En forma similar, muchos periodistas dañan su ejercicio aceptando viajes u obsequios pagados por los gobiernos o las grandes empresas. Aunque varios de ellos sostienen que eso no compromete su independencia, pero basta leer las notas que escriben para que sus argumentos queden derribados.
La transparencia de la prensa
Sin duda el debate sobre la corrupción en el periodismo aún no está abierto definitivamente. Como sucede con los gobiernos, la prensa también debe mostrar y exigirse a sí misma transparencia, concepto que a su vez todavía resulta demasiado difuso.
A raíz de la censura de un programa de televisión en El Salvador y que, afortunadamente, quedó al descubierto por la denuncia que hizo el mismo presentador, en nuestra organización nos adentramos a analizar las causas y condiciones que favorecieron tal hecho. Se trató de un programa de entrevistas pregrabado, en el que el ahora candidato presidencial de la izquierda, Shafick Handal, perdió el control de su carácter y agredió verbalmente al público presente. Según el presentador, Handal le pidió que no transmitiera el programa y ante su negativa se dirigió al director del canal con la misma petición. Este último, efectivamente, procedió a suspender la transmisión del programa, aduciendo deficiencias técnicas en la preparación del mismo. Después de eso vinieron reclamos e intensos debates del público y la junta directiva de la televisora, finalmente, accedió a transmitir el programa una semana después.
Entre los hallazgos y recomendaciones que hicimos sobre este caso, y que pueden ser retomadas como insumos sobre lo que deben ser medidas de transparencia en los medios, se encuentran:
Las líneas editoriales de los medios muchas veces no existen más que en el imaginario de los editores o dueños de los medios. Se carece de criterios claros y establecidos sobre la forma en que deben construirse y estructurarse los contenidos informativos, no hay requerimientos sobre la selección y tratamiento de las fuentes y no se delimitan con precisión las responsabilidades que corresponden a los integrantes de las salas de redacción, por las desviaciones o irregularidades que puedan ocurrir. Esta situación permite una manejo sumamente discrecional y hasta arbitrario de los contenidos informativos.

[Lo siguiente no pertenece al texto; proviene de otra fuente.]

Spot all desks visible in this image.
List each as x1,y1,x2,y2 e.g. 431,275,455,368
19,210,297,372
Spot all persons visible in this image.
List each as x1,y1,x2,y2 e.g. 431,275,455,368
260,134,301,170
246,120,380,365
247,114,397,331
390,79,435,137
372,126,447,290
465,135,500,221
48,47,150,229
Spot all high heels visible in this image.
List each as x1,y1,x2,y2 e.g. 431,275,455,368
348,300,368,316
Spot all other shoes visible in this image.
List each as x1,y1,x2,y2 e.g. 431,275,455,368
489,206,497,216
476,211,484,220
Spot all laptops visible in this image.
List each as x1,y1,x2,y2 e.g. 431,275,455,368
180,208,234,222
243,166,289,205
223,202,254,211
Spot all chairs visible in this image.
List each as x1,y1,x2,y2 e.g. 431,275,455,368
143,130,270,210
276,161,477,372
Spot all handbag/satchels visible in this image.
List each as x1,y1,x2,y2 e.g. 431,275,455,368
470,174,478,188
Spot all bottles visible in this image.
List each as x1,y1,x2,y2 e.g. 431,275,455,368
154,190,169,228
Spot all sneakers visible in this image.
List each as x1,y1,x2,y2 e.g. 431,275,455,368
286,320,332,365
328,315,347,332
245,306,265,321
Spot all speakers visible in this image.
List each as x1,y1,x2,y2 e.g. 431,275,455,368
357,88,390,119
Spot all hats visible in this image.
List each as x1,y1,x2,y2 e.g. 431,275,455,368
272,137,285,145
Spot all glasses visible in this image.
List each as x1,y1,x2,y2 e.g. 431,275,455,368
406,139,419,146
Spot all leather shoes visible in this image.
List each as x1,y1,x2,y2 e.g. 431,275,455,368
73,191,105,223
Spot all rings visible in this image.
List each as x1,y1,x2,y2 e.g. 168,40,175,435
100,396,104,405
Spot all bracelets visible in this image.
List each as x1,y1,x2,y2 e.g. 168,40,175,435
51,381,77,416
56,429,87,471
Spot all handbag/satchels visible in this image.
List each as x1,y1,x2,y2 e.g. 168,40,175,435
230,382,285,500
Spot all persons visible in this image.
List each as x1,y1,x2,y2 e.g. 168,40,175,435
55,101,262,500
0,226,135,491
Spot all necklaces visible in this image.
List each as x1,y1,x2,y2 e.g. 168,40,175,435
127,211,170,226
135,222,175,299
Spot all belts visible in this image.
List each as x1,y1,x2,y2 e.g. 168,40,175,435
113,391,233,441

No existen adecuados mecanismos para la resolución de conflictos, en relación a los formatos y contenidos informativos. Normalmente se imponen prácticas autoritarias dentro de los medios, y éstas, tarde o temprano, terminan atropellando los criterios técnicos. Esto, con el agravante de que cuando surgen estos conflictos, la tendencia es a ocultarlos del conocimiento público.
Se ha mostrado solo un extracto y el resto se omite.